Seriously, though. I've tried to help others and increase awareness of MS so people won't do the arm squeeze, head tilt, and puppy dog eyes and make all of us with the diagnosis feel like we received a death sentence. It's been a pretty selfish pursuit. I've done it to stay positive and sane. Now it's time to give back. I hope you will help me do that.

Which do you want to hear first? The good news or the bad news?

Every now and then I have a major realization about my MS. This time it came from a very hopeful article about using our own stem cells to reverse the damage (including vision impairment) caused by MS. The part that kicked me in the butt, though, was the line where the author said that, after out 10-15 years of having relapsing and remitting MS, the disease progresses to secondary progressive. It was stated as a universal fact.

Is that true? Is it 10-15 years after the diagnosis or the onset? And, if you aren't sure when the disease came alive in you, how will you know when you're time is up? And, since this is an unpredictable disease how the heck to you prepare for it to get worse? If you build wheelchair ramps and you go blind, you are shit out of luck. How will learning Braille help if you lose all short term memory or bladder function?

When I was pregnant with Ruby, I had 40 weeks to prepare. I bought diapers, took an infant CPR class, saved up sick time for maternity leave, and decorated a nursery.
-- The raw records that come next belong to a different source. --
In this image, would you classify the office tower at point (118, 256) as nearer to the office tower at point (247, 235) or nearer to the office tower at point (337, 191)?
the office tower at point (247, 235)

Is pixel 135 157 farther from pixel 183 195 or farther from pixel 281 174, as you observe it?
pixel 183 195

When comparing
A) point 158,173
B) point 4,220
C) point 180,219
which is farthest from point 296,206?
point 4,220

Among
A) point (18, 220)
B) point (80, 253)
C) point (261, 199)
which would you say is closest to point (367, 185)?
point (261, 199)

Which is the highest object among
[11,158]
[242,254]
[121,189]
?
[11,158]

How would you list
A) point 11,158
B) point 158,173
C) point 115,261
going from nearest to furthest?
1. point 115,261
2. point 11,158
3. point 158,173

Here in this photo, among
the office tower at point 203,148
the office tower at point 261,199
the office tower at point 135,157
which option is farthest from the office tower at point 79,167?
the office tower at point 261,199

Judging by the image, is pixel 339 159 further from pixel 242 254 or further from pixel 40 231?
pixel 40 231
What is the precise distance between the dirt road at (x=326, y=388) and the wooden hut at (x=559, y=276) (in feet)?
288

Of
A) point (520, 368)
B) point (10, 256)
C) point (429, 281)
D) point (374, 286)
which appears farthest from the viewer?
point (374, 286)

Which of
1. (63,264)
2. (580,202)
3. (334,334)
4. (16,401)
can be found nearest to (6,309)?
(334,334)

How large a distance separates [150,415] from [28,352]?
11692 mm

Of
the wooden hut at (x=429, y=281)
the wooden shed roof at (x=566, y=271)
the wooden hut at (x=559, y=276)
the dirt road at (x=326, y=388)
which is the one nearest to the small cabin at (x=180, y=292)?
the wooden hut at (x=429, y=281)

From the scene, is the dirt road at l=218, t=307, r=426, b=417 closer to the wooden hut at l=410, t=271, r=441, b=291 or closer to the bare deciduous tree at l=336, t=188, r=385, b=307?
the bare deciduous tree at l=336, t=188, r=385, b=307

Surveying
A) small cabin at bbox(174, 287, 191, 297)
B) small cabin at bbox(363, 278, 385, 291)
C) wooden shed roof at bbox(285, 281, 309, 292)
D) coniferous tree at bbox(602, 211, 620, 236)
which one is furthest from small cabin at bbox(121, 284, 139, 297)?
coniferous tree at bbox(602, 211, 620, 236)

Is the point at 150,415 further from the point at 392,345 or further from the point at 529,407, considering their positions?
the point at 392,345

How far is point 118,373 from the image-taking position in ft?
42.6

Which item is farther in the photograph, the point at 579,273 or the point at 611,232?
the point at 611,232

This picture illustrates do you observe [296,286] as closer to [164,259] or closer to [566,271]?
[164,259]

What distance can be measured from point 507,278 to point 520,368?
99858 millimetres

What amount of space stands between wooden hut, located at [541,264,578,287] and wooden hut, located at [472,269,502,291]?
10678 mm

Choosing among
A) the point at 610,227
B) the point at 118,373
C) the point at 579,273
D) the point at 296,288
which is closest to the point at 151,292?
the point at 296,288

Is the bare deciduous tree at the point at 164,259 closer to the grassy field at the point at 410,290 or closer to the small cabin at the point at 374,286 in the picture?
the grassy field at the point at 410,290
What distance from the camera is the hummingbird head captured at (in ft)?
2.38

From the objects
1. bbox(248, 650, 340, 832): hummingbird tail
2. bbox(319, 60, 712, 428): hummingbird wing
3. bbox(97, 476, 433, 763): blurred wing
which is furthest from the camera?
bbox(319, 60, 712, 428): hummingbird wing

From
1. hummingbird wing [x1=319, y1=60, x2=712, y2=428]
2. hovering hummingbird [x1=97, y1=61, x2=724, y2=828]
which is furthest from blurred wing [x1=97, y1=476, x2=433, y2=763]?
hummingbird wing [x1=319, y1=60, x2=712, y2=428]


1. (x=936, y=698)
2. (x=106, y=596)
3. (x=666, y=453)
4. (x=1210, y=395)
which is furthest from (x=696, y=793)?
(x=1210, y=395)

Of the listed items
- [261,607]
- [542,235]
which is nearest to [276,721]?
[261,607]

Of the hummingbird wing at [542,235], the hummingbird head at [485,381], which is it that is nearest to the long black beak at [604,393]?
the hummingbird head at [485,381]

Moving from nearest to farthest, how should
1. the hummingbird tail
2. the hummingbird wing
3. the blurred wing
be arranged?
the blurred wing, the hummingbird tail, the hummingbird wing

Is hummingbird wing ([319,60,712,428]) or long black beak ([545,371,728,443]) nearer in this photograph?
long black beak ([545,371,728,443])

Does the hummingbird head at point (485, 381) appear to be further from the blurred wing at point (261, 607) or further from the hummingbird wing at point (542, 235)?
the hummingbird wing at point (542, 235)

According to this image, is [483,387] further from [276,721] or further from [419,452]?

I read a ton of baby books and, after she was born, I kept reading, trying to stay a month or two ahead of her latest development.

When Zane was born 12 weeks early, I obviously didn't have as much prep time, but it was ok. I had done it before. I knew how to breastfeed and change diapers, and, in the 8 weeks he was in the NICU, I had tons of time to learn from the nurses, read preemie books, etc.

How is that possible here? I've read a TON of books about MS but they all basically say the same thing. It's a crap shoot. Then, there's the conflicting information. Use disease modifying drugs. Use LDN. Reject all the drugs and just change your diet. Eat lots of protein and low fat. Fast. Rest. Exercise. Keep busy. Rest.

I've figured out how to live with the MS today. I try to digest all the advice, listen to my heart, find people I trust, and take what I like and leave the rest. I give myself 3 injections of Rebif each week; I pray and meditate; I try to keep to a low-fat, low sugar, dairy free, red meat and pork-free diet; I do yoga; I walk; I write; I try to not be my former freakishly strong macho self when it comes time to move a sleeper sofa and other physically strenuous tasks; when I'm not being a "non-compliant patient," I get my monthly Solumedrol infusions; and I try to live one day at a time.

But how do I prepare for the future? Am I being Pollyanna or Annie, to just trust that if I play "the glad game," "the sun will come out tomorrow?" Should I be DOING something?